◆ TU TAREA:
En el texto sobre el libro de poemas, enumera todas las cosas más allá de las cuales va ahora la poesía del autor, según la oración que empieza con “El mapa mental de este poeta”.

◆ BLOQUE DE TEXTO:
────────────────────
El tiempo es la única cosa que se pierde; siempre va para adelante y no hay manera de que vuelva para atrás. Pasan los días, las semanas, los meses, los años y nunca, pero nunca, lo recuperamos todas esas horas. Nada más tonto que decir “no quiero perder el tiempo”; es tan ilógico como decir “no quiero respirar”. Las dos cosas más inevitables que existen en el mundo: respirar y que el tiempo se nos escurra entre las manos, como un puñado de arena. Los poemas que se acaban de publicar muestran qué obsesiones persisten en la escritura de Mariamo, cuáles se fueron y cuáles llegaron para quedarse. Este proceso ya empezaba a vislumbrarse en Un lago que sube, que es su libro anterior –publicado en 2021–, pero ahora toma más fuerza. El mapa mental de este poeta se amplió, corrió los márgenes y ahora su poesía engloba una constelación que va más allá de ser gay, tomar MD y escuchar música electrónica. Y a pesar de la insistencia con la nostalgia que hay en varios de estos poemas, Mariano no parece ser una persona particularmente aferrada a ese tiempo en donde las discotecas se inundaban de botellas de agua y latas de Speed.
Uno de mis poemas favoritos:
Una propuesta
Escribir poco pero escribir bien
pero que nadie sepa cómo
se define qué es bien
y qué es poco
y qué es escribir.
────────────────────
◆ DATOS ANALIZADOS:
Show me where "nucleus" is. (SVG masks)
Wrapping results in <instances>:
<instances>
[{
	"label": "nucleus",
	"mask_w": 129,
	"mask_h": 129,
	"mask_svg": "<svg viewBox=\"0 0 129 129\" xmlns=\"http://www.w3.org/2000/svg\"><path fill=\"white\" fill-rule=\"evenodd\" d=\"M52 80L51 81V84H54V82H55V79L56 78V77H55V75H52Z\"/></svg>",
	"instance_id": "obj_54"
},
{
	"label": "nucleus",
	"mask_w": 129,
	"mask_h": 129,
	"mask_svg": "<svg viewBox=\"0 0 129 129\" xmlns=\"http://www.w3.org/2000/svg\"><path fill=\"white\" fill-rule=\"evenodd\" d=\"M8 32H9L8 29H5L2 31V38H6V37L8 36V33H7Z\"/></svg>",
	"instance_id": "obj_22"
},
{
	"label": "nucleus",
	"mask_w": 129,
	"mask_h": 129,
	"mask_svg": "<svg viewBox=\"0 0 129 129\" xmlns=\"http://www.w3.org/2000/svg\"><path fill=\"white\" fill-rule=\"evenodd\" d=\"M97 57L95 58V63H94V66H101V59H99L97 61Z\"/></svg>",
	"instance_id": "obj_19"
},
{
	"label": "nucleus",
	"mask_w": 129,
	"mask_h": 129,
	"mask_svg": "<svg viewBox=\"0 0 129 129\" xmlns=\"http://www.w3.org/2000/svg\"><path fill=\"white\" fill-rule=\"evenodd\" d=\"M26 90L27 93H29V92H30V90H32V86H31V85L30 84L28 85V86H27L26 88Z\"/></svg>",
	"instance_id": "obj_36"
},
────────────────────
◆ TU RESPUESTA:
- ser gay
- tomar MD
- escuchar música electrónica